With the growing use of multiple video formats, a fundamental understanding of sampling rate conversion will provide insight into the quality and operation of format converters. However, before delving into format conversion itself, it makes sense to understand a few fundamentals of image processing and digital signal processing (DSP).
Digital signal processing
While the principles behind DSP have been known for more than half a century, it was not until the proliferation of digital integrated circuits in the '70s that hardware encompassing digital processing became practical. Since then, further advances in memory size and processing speed have made DSP hardware realizable and economical.
Although the topic of sampling is familiar to many readers, there are certain details of the process that may be elusive. It is well known that a signal must be sampled at a rate at least twice as high as the highest frequency component — Nyquist's theorem — or aliasing will result. However, the manifestation of this aliasing is not as well known, especially for video. For example, Figure 1 shows five cycles of a sinusoidal signal. Nyquist says to sample this at least 10 times over this interval.
When sampled at less than that, the resulting signal will have a frequency less than that of the original, meaning it has been aliased, and no amount of processing will retrieve the original signal. Information about it has been lost, and the alias will overlay the other components of the signal at that frequency.
Another way of looking at this is that the sampling process creates repeat spectra in the frequency domain, i.e., the original signal spectrum will repeat, centered at multiples of the sampling rate. Thus, the input signal must be band-limited so the repeat spectra do not overlap.

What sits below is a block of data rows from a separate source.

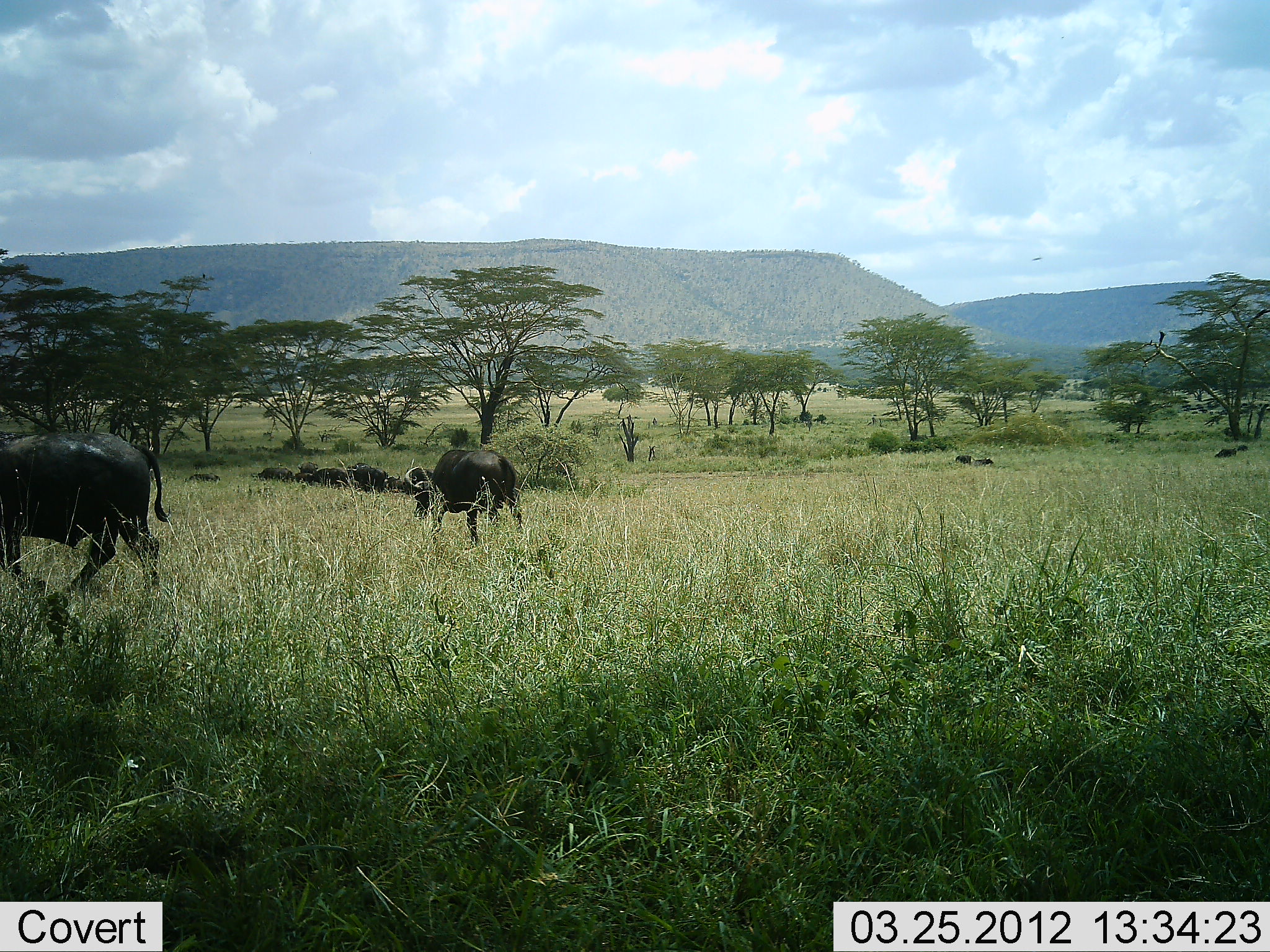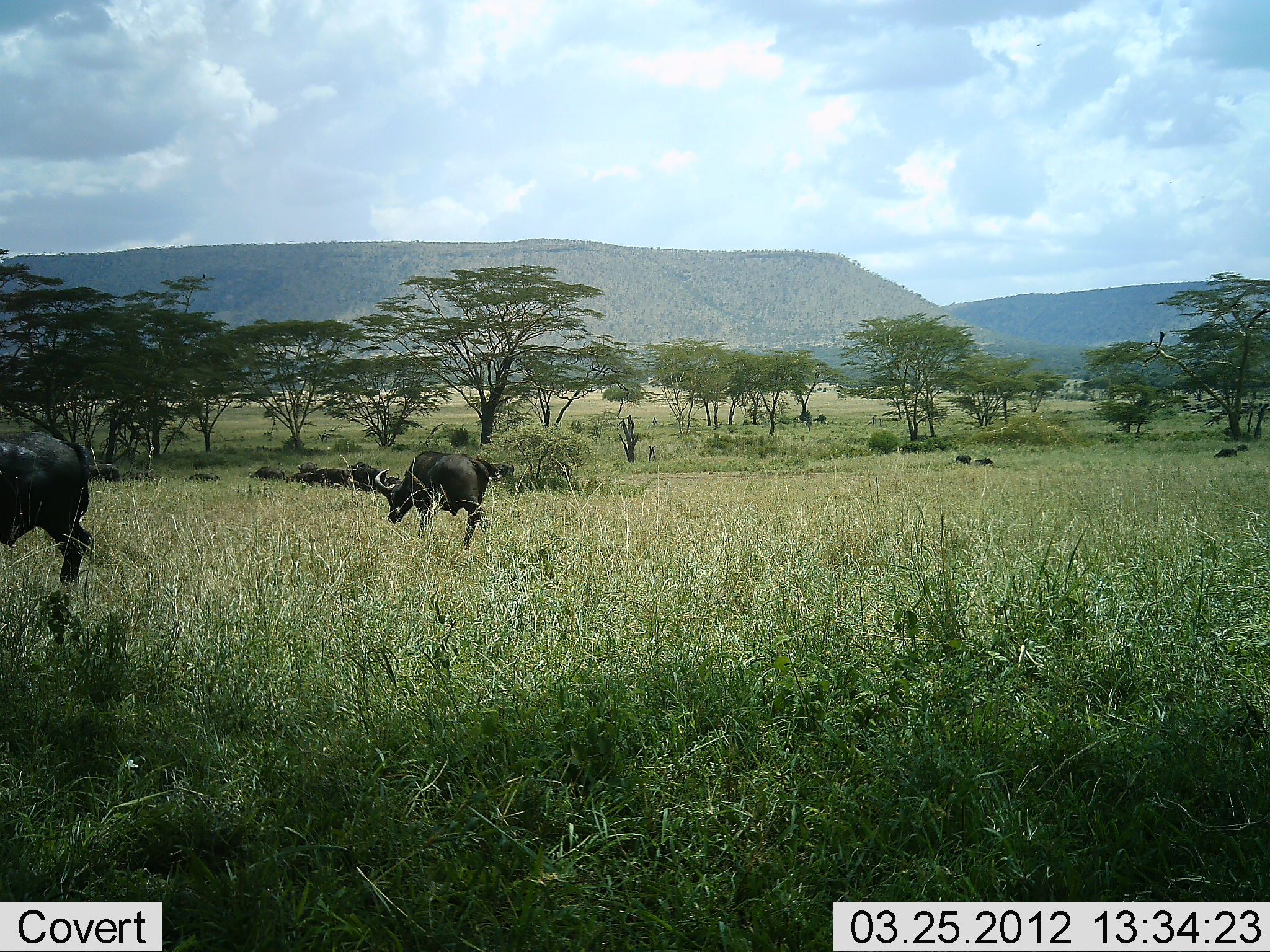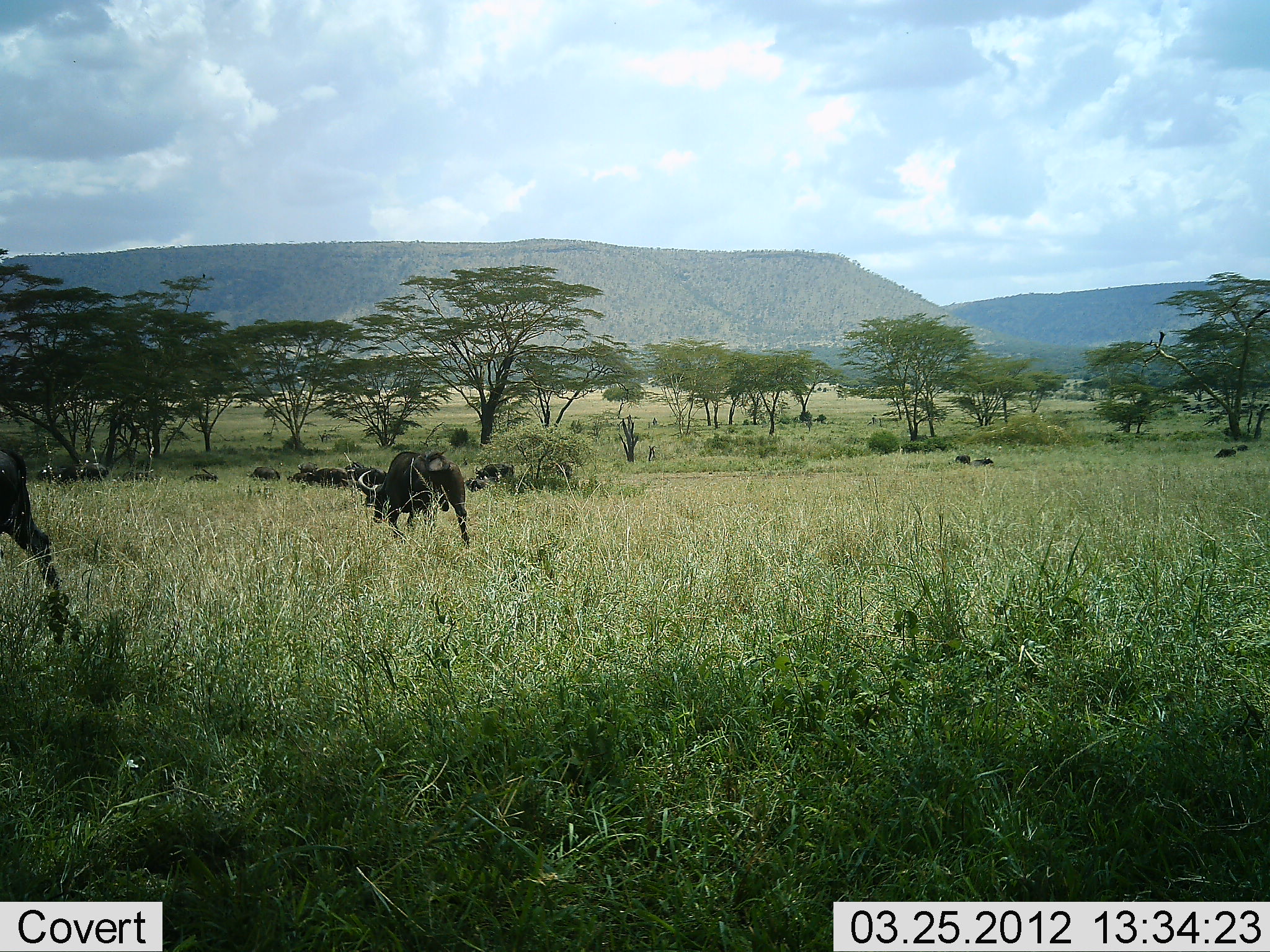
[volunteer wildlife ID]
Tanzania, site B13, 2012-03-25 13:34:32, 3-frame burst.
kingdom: Animalia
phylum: Chordata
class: Mammalia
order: Artiodactyla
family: Bovidae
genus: Syncerus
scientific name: Syncerus caffer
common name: cape buffalo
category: buffalo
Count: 11-50.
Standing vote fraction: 14%.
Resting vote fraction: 5%.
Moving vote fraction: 95%.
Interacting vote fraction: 0%.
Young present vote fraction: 0%.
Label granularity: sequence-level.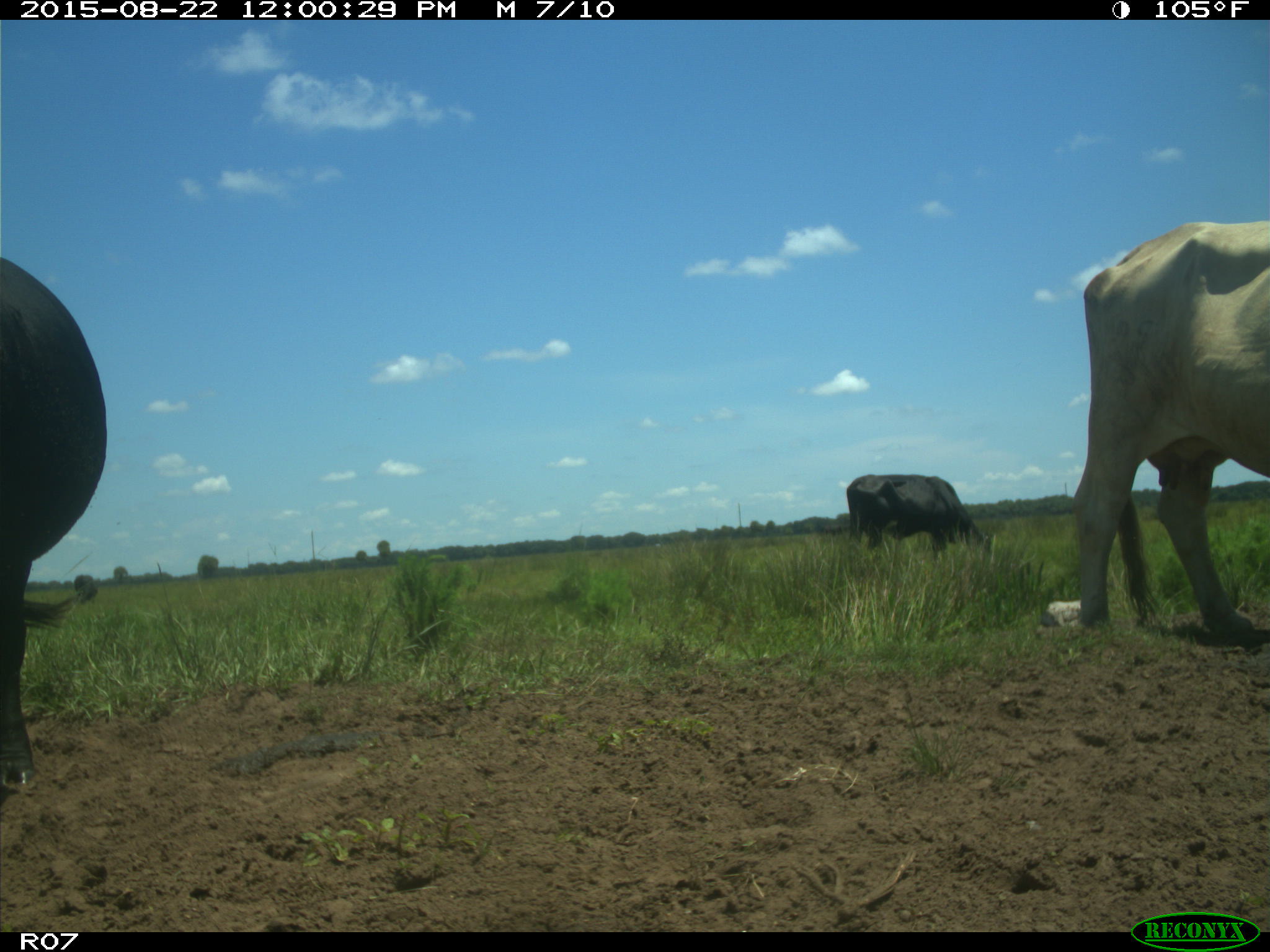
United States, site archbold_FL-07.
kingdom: Animalia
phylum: Chordata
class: Mammalia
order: Artiodactyla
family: Bovidae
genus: Bos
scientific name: Bos taurus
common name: domestic cow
Bos taurus (domestic cow).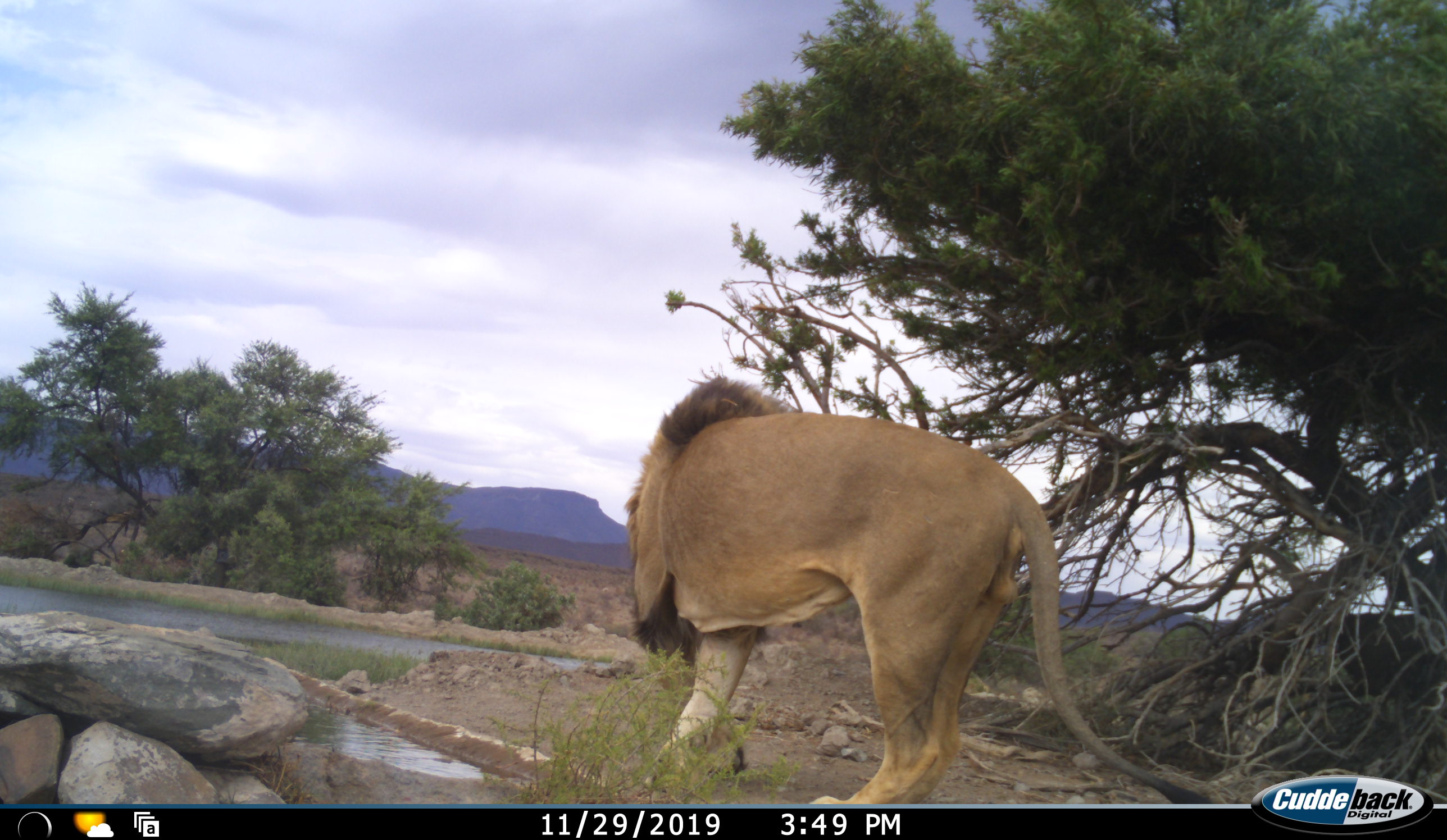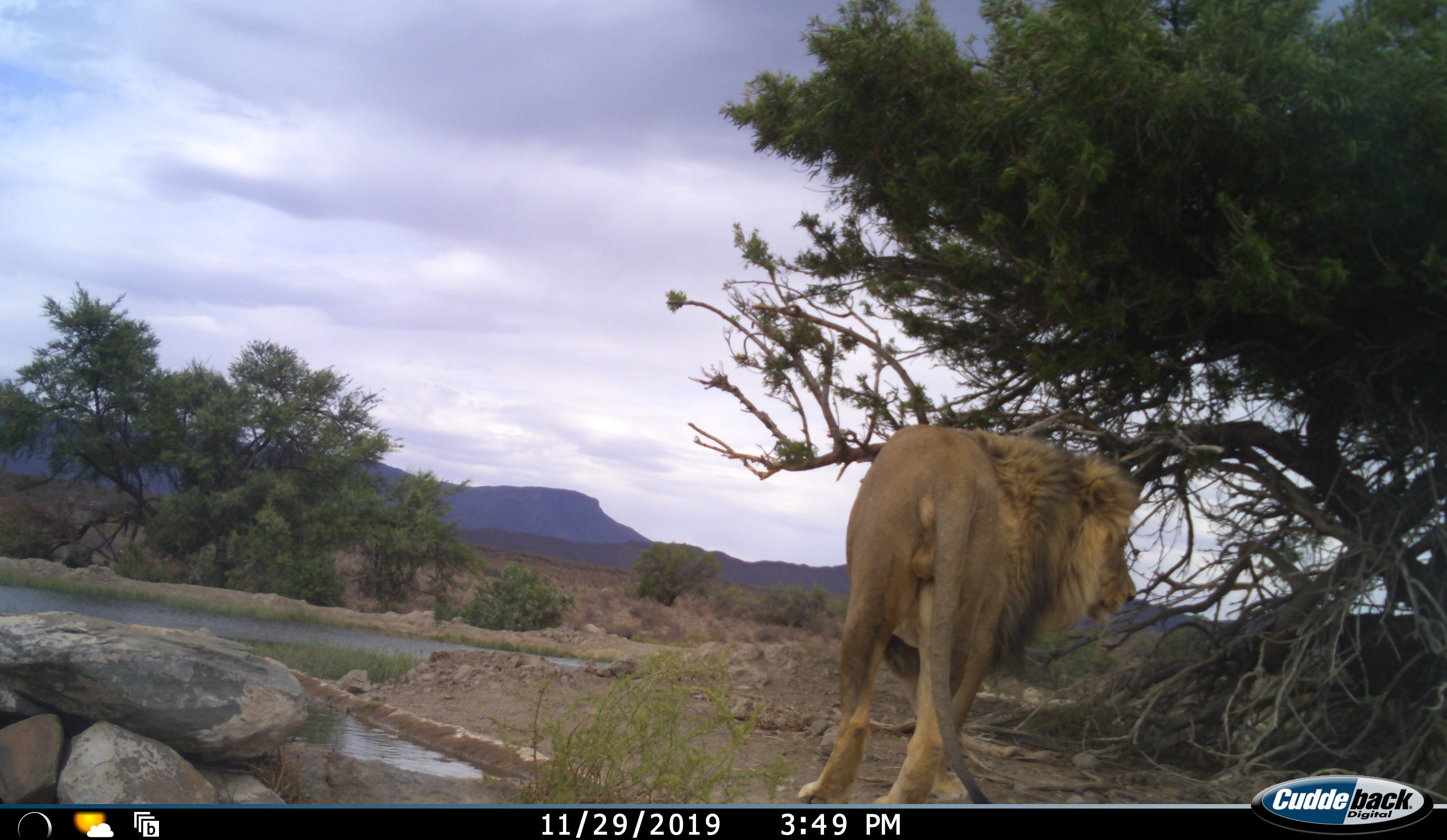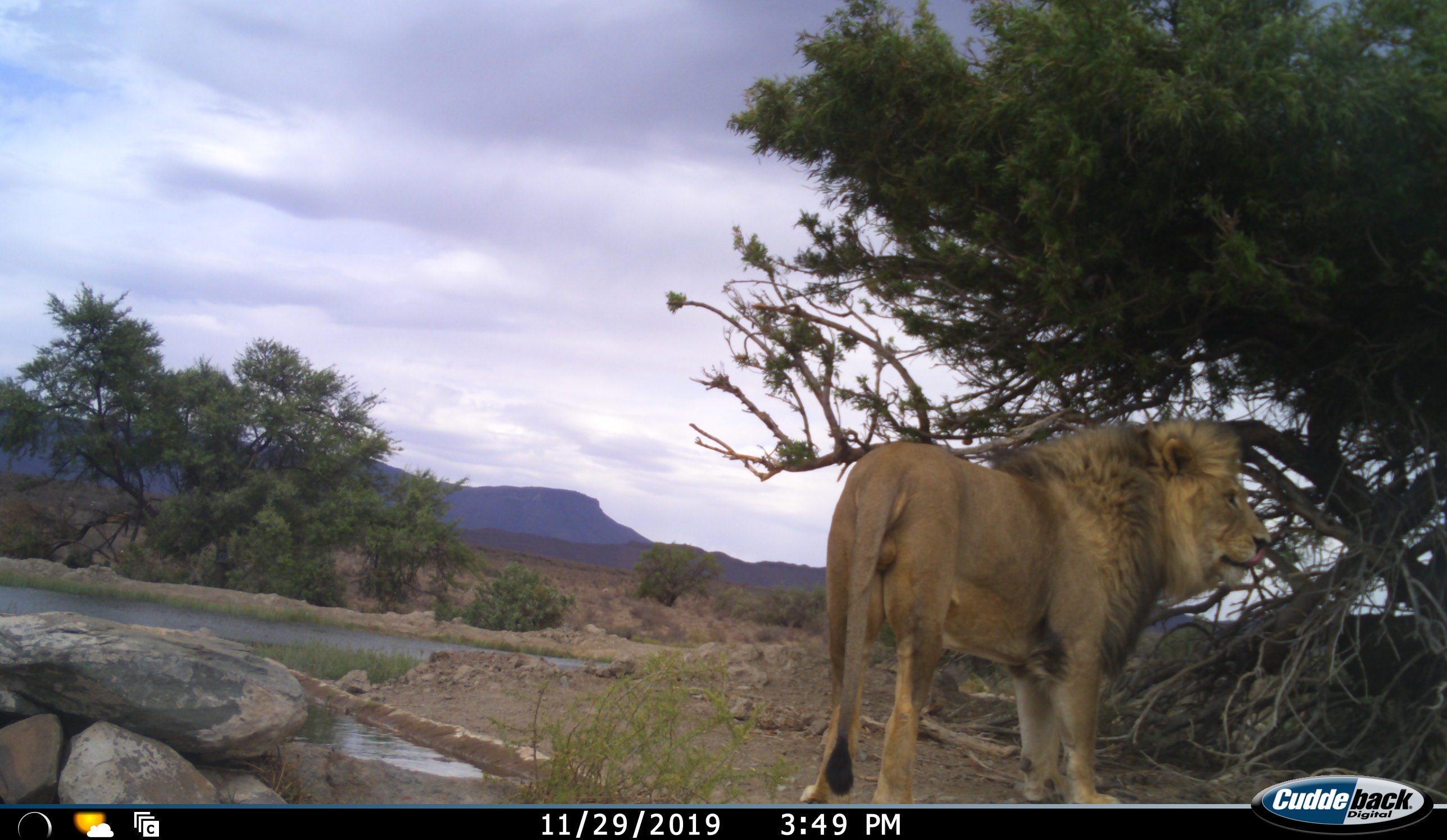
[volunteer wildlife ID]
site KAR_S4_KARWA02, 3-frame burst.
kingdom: Animalia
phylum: Chordata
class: Mammalia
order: Carnivora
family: Felidae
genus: Panthera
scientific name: Panthera leo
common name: lion male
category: lionmale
Lionmale (lion male) (Panthera leo), count 1. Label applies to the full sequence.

How do these artifacts appear on video signals, or images? One useful tool for analyzing image processing systems is the zone plate. (See Figure 2) This 2-D sinusoidal frequency sweep essentially covers all spatial frequencies in an image. The typical zone plate starts at zero frequency in the center and progresses linearly to a maximum frequency at the edges, ideally one-half the sampling rate. (The spatial sampling rate is the number of pixels per picture width and picture height. Note that for most video, the spatial sampling rate will be different in the two dimensions, as the aspect ratio is rarely 1:1.)
In an imaging system free from artifacts, the concentric circles will be uniform as they increase in frequency toward the outer edges. However, almost all imaging systems will produce aliases that will appear as repeats of the bull's eye pattern. With interlaced scanning and subsampled chrominance, the repeats become more complex. Today, a zone plate pattern is often available in digital signal generators, providing a tool to critically evaluate digital video systems.
Rate conversion challenges
When changing image resolution, the number of samples per image must be altered both in the horizontal and vertical dimensions. For example, let's start with a fictitious 1280 × 960 image and downconvert it to a 640 × 480 image. In this case, the sampling rate must be decreased both horizontally and vertically by one-half. If one were to simply throw away every other sample (a process called decimation) when the original image had frequency components out to one-half the original sampling rate, then this decimation would result in aliasing in the final image. Figure 3 shows this effect in the resampled image. While the difference here may seem subtle, keep in mind that with motion, the alias pattern will scintillate and be distracting.
It's important to realize that lowering the sample rate is, in effect, resampling the image. In order to satisfy the Nyquist criterion, it is necessary to first low-pass filter the image and then decimate the result. The key here is in how to do this filtering. Ideally, it should be a brick wall filter so no aliasing is produced and the maximum picture resolution is maintained. Quantization noise in the signal will also fold due to aliasing, with the noise floor increasing as a result.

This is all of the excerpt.